Georgette Elgey, La Fenêtre ouverte, France-Loisirs, 1973
- Une petite fille très privilégiée
Georgette grandit dans un milieu très privilégié. Elle habite à Paris, avenue de Tokio, avec sa grand-mère, sa tante, sa soeur, et sa mère Madeleine Léon, divorcée. Celle-ci a eu une liaison avec l’historien Georges Lacour-Gayet, membre de l’Académie des sciences morales et politiques, un veuf qui refuse de l’épouser, puis de reconnaître sa fille née le 24 février 1929.
Des femmes fortes qui se moquent du qu’en-dira-t-on.
Marthe Léon, la grand mère, de la haute bourgeoisie originaire d’Alsace (un hôpital à Marseille portait le nom de son grand-père Michel-Lévy, médecin-général juif, de l’Académie de médecine, le fils, ingénieur du Corps des Mines, membre de l’Académie des sciences), a dans ses relations des gens importants, présidents de la République, ministres, polytechniciens, académiciens, avocats. De procès en procès, d’appel en cassation, Madeleine et sa mère vont jusqu’au Vatican (Madeleine a été baptisée, comme ses deux filles), pour contraindre le veuf à reconnaître Georgette.

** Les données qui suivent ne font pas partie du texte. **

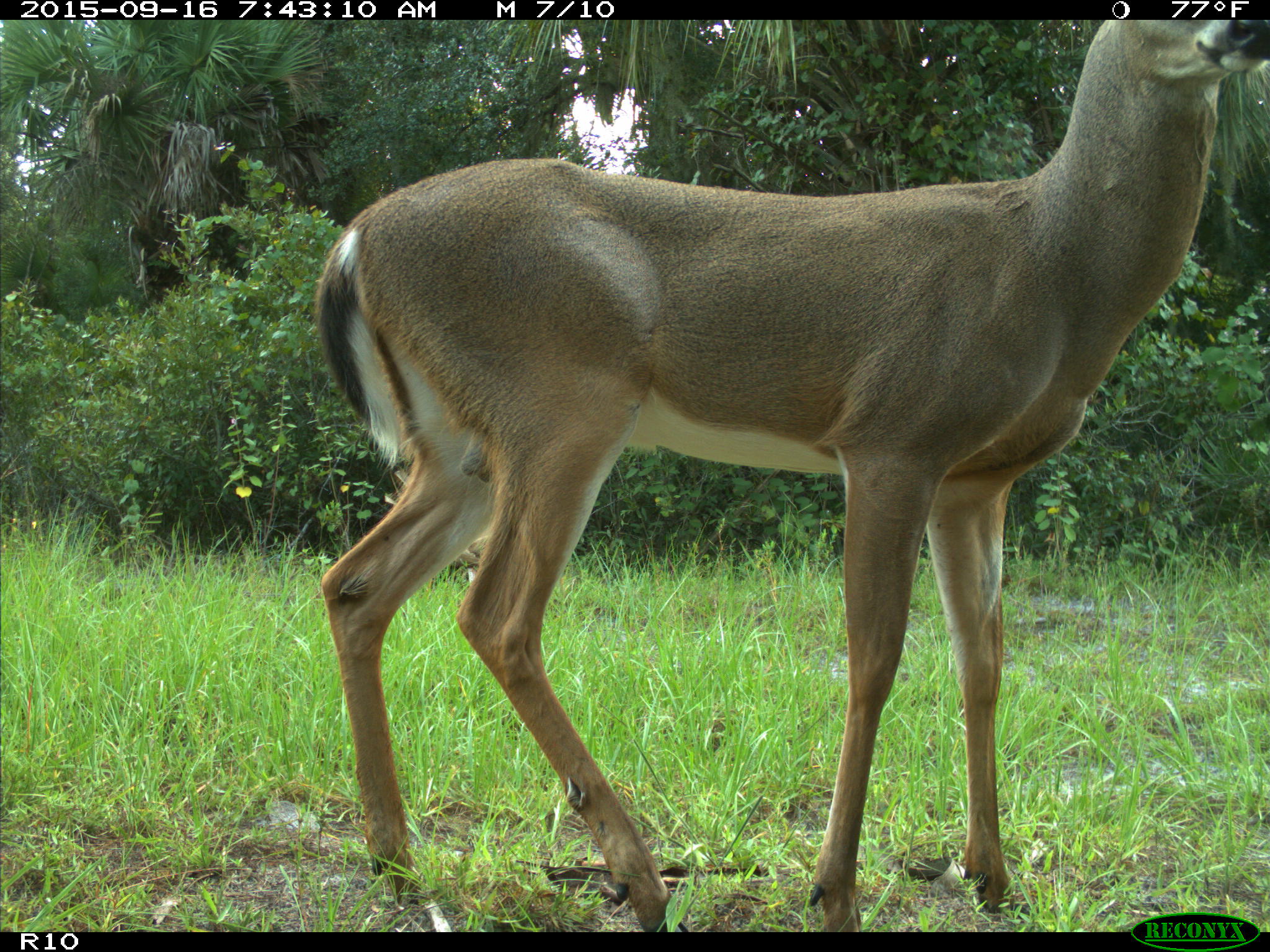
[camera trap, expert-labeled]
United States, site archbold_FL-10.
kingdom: Animalia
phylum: Chordata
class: Mammalia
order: Artiodactyla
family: Cervidae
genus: Odocoileus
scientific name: Odocoileus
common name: deer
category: unidentified deer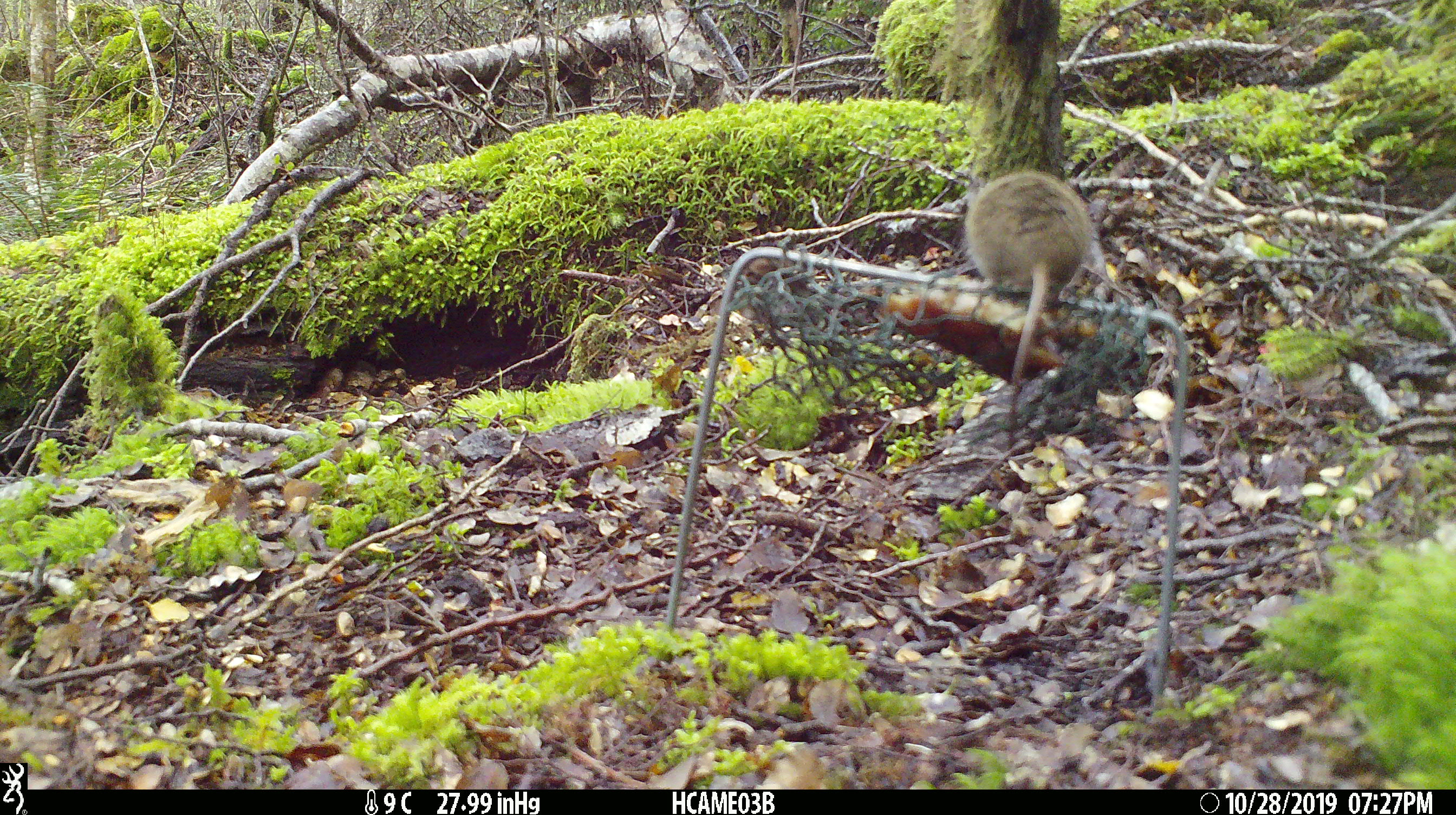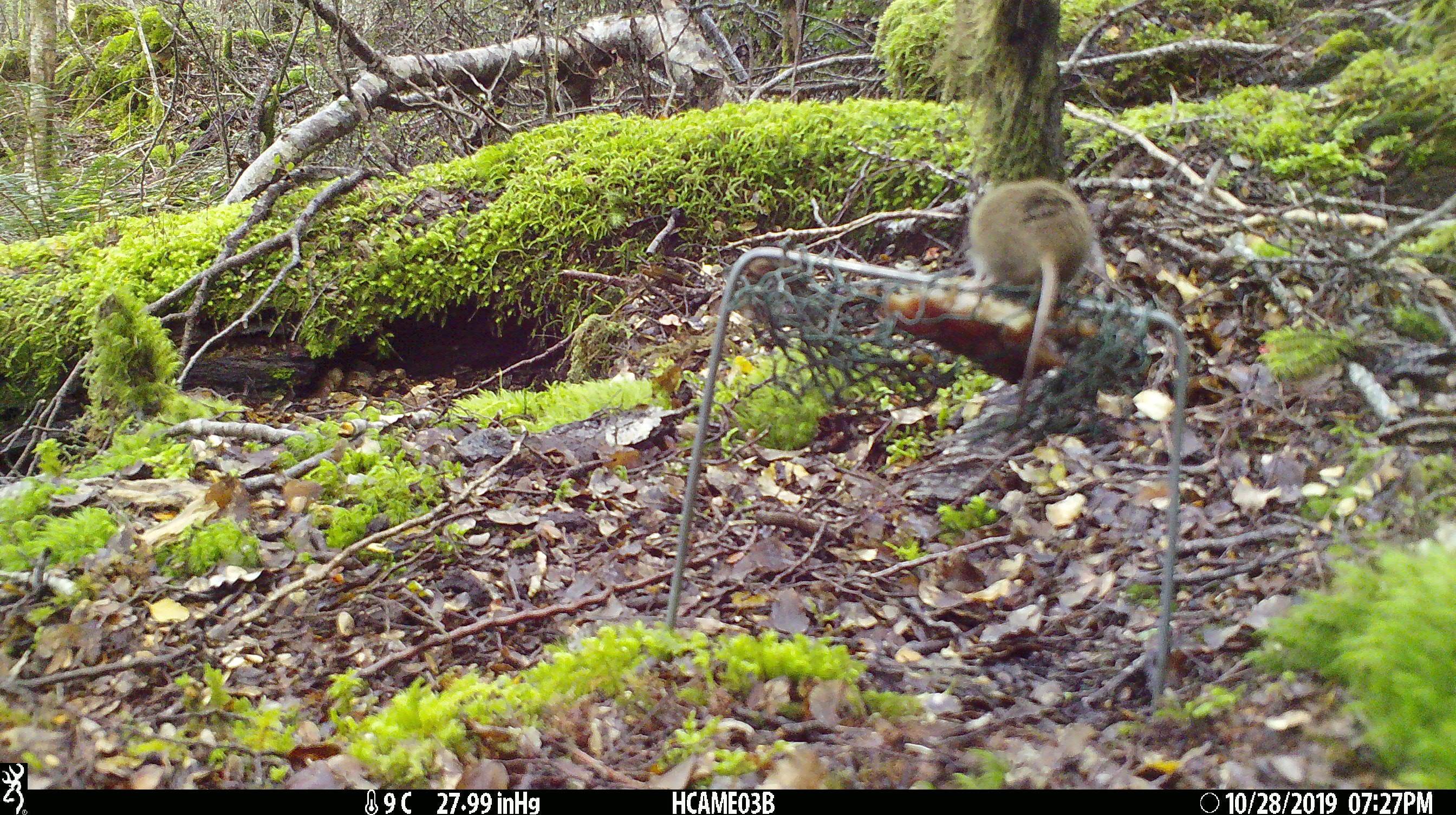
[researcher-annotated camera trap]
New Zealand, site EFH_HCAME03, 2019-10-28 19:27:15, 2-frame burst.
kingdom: Animalia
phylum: Chordata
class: Mammalia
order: Rodentia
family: Muridae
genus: Mus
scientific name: Mus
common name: mouse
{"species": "mouse (Mus)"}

Georgette a dix ans au début de la guerre. Elle a des cours particuliers. En 1940, la famille part en exode pour les Eaux-Bonnes, Basses-Pyrénées. Les juifs sont interdits de retour dans la zone occupée. Tout le monde rentre à Paris. En octobre 1940 Georgette découvre l’école, le cours Hattemer, une école laïque mixte. Les livres ont des pages collées, des textes sont amputés. La famille discute du Statut des juifs. La grand-mère se dit française, on ne se déclare pas.
- Basculement le 13 avril 1942
Le 13 avril 1942, deux inspecteurs de police du service antijuif de la Préfecture débarquent rue de Tokio, « venus exiger les preuves de l’ascendance aryenne » de sa mère Madeleine qui a été dénoncée comme juive. Celle-ci se rend plusieurs fois à la préfecture de police, obtenant des délais. Le père de sa fille n’est pas juif, mais il ne l’a pas reconnue.
De nouvelles mesures antisémites sont proclamées, le port de l’étoile jaune, de nombreux interdits, des affiches promettant des représailles étendues aux familles.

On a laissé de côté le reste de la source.